-- begin Recorded information --

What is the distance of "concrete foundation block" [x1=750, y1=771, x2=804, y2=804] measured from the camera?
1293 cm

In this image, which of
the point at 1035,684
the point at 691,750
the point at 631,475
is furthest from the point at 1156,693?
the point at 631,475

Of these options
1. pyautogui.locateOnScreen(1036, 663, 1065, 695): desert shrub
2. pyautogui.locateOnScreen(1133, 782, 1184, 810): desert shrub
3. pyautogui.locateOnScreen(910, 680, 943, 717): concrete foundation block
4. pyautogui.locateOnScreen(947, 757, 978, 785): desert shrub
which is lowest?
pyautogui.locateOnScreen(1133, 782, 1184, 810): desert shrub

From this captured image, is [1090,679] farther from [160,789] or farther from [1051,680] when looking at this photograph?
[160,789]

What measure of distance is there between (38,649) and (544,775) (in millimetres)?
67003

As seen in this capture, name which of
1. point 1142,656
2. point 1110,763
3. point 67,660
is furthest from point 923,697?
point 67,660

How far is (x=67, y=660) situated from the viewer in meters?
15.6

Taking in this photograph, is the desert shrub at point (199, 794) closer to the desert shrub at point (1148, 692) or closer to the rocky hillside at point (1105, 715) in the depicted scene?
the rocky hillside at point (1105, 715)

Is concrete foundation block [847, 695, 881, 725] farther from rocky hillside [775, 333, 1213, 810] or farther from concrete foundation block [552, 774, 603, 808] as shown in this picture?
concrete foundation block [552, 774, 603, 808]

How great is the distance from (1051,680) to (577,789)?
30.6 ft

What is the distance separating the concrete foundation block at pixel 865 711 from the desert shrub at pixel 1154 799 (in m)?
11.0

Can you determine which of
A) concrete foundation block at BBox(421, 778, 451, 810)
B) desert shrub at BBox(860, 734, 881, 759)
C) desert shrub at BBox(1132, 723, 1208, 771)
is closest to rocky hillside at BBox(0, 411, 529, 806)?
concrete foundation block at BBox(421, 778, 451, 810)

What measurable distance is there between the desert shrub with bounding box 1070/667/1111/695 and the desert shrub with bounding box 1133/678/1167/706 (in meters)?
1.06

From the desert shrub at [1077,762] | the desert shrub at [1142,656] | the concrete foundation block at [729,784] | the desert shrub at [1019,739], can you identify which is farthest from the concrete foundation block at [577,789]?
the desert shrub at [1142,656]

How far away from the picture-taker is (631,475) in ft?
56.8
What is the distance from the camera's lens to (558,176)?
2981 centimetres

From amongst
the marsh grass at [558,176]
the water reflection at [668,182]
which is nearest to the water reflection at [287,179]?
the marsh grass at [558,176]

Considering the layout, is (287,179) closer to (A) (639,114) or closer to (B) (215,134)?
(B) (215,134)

-- end Recorded information --

== Task brief ==
Reproduce the material verbatim, line by line.

== Exercise output ==
What is the distance of "concrete foundation block" [x1=750, y1=771, x2=804, y2=804] measured from the camera?
1293 cm

In this image, which of
the point at 1035,684
the point at 691,750
the point at 631,475
is furthest from the point at 1156,693?
the point at 631,475

Of these options
1. pyautogui.locateOnScreen(1036, 663, 1065, 695): desert shrub
2. pyautogui.locateOnScreen(1133, 782, 1184, 810): desert shrub
3. pyautogui.locateOnScreen(910, 680, 943, 717): concrete foundation block
4. pyautogui.locateOnScreen(947, 757, 978, 785): desert shrub
which is lowest?
pyautogui.locateOnScreen(1133, 782, 1184, 810): desert shrub

From this captured image, is [1090,679] farther from [160,789] or farther from [1051,680] when looking at this photograph?
[160,789]

What measure of distance is there between (38,649) and (544,775) (in millimetres)?
67003

As seen in this capture, name which of
1. point 1142,656
2. point 1110,763
3. point 67,660
is furthest from point 923,697?
point 67,660

How far is (x=67, y=660) situated from the viewer in meters?
15.6

Taking in this photograph, is the desert shrub at point (199, 794) closer to the desert shrub at point (1148, 692) or closer to the rocky hillside at point (1105, 715) in the depicted scene?
the rocky hillside at point (1105, 715)

Is concrete foundation block [847, 695, 881, 725] farther from rocky hillside [775, 333, 1213, 810] or farther from concrete foundation block [552, 774, 603, 808] as shown in this picture?
concrete foundation block [552, 774, 603, 808]

How great is the distance from (1051,680) to (577,789)?
30.6 ft

What is the distance separating the concrete foundation block at pixel 865 711 from the desert shrub at pixel 1154 799 (in m)?
11.0

Can you determine which of
A) concrete foundation block at BBox(421, 778, 451, 810)
B) desert shrub at BBox(860, 734, 881, 759)
C) desert shrub at BBox(1132, 723, 1208, 771)
is closest to rocky hillside at BBox(0, 411, 529, 806)?
concrete foundation block at BBox(421, 778, 451, 810)

What measurable distance is there between the desert shrub with bounding box 1070/667/1111/695 and the desert shrub with bounding box 1133/678/1167/706 (in meters)?
1.06

From the desert shrub at [1077,762] | the desert shrub at [1142,656] | the concrete foundation block at [729,784] | the desert shrub at [1019,739], can you identify which is farthest from the concrete foundation block at [577,789]?
the desert shrub at [1142,656]

How far away from the picture-taker is (631,475) in ft?
56.8
What is the distance from the camera's lens to (558,176)?
2981 centimetres

From amongst
the marsh grass at [558,176]
the water reflection at [668,182]
which is nearest to the water reflection at [287,179]?
the marsh grass at [558,176]

Considering the layout, is (287,179) closer to (A) (639,114) or closer to (B) (215,134)?
(B) (215,134)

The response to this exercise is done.